YOUR INSTRUCTIONS – Rewrite the records below, swapping every "green leaf" for "green plant" and leaving everything else unchanged.

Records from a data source

####

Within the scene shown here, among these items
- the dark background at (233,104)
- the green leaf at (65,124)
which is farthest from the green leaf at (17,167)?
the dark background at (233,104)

####

OUTPUT BELOW –
Within the scene shown here, among these items
- the dark background at (233,104)
- the green plant at (65,124)
which is farthest from the green plant at (17,167)?
the dark background at (233,104)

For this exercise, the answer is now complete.